_Enunciado 1_
Segundo o texto sobre biocombustíveis no Brasil, em que década o plano de alternativas ao petróleo saiu do papel, e com qual programa?
_Enunciado 2_
Quais condições naturais, além do pragmatismo de que o país precisa, o texto sobre biocombustíveis atribui ao Brasil? Liste todas.
_Enunciado 3_
Prossiga o texto sobre os biocombustíveis no Brasil a partir da última frase apresentada.

_Texto_
────────────────────────────────────────

Depois do futebol, das mulatas seminuas e das chacinas gerais, o Brasil está sendo conhecido no mundo pela capacidade de produzir combustíveis renováveis. É notável o interesse da mídia européia e norte-americana pela iniciativa, especialmente em razão do forte apelo ambiental nestes tempos de torrefação climática. De fato, demos um grande salto desde os anos 1960, quando alternativas energéticas em relação ao petróleo começaram a ser projetadas e dos anos 1980, quando o plano saiu do papel com o pro-álcool. O Brasil se tornou vanguardista no setor de biocombustíveis, está pronto para se firmar neste novo mercado mundial, mas além da fotossíntese, da abundância de água e do solo generoso precisa de pragmatismo para não se tornar, de novo, uma monocultura de resultados.
Ainda que o presidente George W. Bush tenha entrado na fase de "pato manco", a visita ao Brasil pode se converter em uma guinada nas relações entre os dois países. A melhor idéia me parece ser a de trocar o viés ameríndio do diálogo sul-sul pela realização de bons negócios. O que se recuou nas relações bilaterais com a rejeição de chofre da Alca pode ser um terreno recuperado com o mercado de etanol e do biodiesel. É uma oportunidade de ouro, no entanto não me parece vantajoso a longo prazo se confirmar as palavras do brasilianista da Universidade de Columbia, Tom Trebat, segundo as quais o país poderá se tornar a Arábia Saudita do etanol.

────────────────────────────────────────

_Dados_
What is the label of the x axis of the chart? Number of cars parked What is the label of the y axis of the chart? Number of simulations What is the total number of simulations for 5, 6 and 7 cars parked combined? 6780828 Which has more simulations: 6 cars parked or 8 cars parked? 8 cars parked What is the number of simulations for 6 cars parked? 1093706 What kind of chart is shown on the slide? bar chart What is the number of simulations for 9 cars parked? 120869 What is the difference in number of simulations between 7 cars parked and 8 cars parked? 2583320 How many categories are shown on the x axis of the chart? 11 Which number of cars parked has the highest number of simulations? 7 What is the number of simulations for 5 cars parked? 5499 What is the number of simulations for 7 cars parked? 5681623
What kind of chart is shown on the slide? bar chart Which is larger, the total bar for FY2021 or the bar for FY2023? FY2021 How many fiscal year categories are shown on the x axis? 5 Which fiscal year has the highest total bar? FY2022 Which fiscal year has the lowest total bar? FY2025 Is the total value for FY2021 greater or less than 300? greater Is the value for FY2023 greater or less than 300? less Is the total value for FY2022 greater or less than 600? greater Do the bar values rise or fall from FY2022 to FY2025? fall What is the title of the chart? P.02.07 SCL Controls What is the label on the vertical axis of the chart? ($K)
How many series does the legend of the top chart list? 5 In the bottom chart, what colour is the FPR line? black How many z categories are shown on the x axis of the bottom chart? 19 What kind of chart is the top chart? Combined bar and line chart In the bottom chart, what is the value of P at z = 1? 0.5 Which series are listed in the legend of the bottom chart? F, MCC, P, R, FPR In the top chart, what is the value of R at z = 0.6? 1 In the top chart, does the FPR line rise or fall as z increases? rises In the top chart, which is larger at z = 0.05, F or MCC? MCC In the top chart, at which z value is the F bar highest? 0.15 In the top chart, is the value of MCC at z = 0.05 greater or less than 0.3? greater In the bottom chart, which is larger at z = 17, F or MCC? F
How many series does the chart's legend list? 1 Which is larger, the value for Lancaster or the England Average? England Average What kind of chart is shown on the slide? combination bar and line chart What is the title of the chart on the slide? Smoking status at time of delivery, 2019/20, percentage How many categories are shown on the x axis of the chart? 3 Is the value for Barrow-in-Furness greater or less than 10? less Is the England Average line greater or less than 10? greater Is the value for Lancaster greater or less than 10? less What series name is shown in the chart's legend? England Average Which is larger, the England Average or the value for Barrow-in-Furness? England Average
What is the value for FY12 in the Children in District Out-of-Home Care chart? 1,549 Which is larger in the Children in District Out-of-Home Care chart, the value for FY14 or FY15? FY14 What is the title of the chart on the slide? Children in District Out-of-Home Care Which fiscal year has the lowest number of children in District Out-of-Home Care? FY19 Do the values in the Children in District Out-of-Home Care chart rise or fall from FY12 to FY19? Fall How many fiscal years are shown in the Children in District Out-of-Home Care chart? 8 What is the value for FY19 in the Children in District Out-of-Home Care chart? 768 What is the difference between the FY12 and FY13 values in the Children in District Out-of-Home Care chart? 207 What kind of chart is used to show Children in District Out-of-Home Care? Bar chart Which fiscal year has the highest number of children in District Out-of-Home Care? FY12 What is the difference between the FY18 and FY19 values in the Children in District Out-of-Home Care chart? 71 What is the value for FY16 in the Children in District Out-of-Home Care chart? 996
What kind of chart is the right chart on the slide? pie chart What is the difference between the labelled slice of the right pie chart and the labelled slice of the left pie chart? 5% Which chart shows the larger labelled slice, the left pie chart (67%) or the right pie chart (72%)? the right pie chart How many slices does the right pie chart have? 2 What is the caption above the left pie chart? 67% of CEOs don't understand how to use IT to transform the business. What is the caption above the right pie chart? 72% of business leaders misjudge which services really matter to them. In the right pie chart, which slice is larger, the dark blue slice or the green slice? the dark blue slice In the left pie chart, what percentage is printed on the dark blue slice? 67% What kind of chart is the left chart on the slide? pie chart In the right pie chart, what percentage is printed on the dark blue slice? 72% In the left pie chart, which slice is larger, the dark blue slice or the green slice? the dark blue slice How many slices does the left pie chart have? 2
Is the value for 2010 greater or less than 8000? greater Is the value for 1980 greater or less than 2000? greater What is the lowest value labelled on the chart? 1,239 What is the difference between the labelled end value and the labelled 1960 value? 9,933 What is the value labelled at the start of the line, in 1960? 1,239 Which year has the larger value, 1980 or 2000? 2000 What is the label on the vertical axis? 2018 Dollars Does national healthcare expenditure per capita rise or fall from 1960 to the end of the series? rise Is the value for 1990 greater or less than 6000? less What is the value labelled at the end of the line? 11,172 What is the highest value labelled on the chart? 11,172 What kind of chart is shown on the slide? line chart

────────────────────────────────────────

_Resposta 1_
Nos anos 1980, com o pro-álcool.

_Resposta 2_
- A fotossíntese
- A abundância de água
- O solo generoso

_Resposta 3_
O Brasil precisa obter maiores vantagens da sua posição privilegiada de líder na produção de biocombustíveis quando for assinar um tratado neste sentido com os EUA. A idéia é ir além de mero fornecedor de uma commodity e receber compensações financeiras pela capacidade tecnológica adquirida. Por mais que o presidente Lula queira atribuir a si mesmo a paternidade do programa de biocombustíveis, a iniciativa demandou quatro décadas de esforço e chegou a hora da colheita. Não há queridismos quando se fala de negócios. Os EUA não agem sob emoção ao defender suas patentes de medicamentos para soropositivos ou impor regras draconianas para utilizar a base de Alcântara.
Não vejo sinal positivo nesta imagem da nova Arábia Saudita. O Brasil não pode se reduzir ao papel de plantation da aldeia global. Já fizemos isso e deu no que deu com os ciclos da cana de açúcar, do café e da borracha. Veja que a vantagem tecnológica de hoje pode ser reduzida a nada em menos de uma década. No começo do século 17, o Brasil era vanguardista na produção de açúcar, então uma especiaria na Europa, até o holandês desenvolver o produto nas Antilhas. Depois, temos de pôr na balança o impacto que a expansão dos canaviais irá causar na produção de alimentos. O Brasil ainda não teve uma explosão social porque a comida ainda é muito barata. Fazer o etanol ao custo do desabastecimento ou do aumento da carestia é algo irresponsável.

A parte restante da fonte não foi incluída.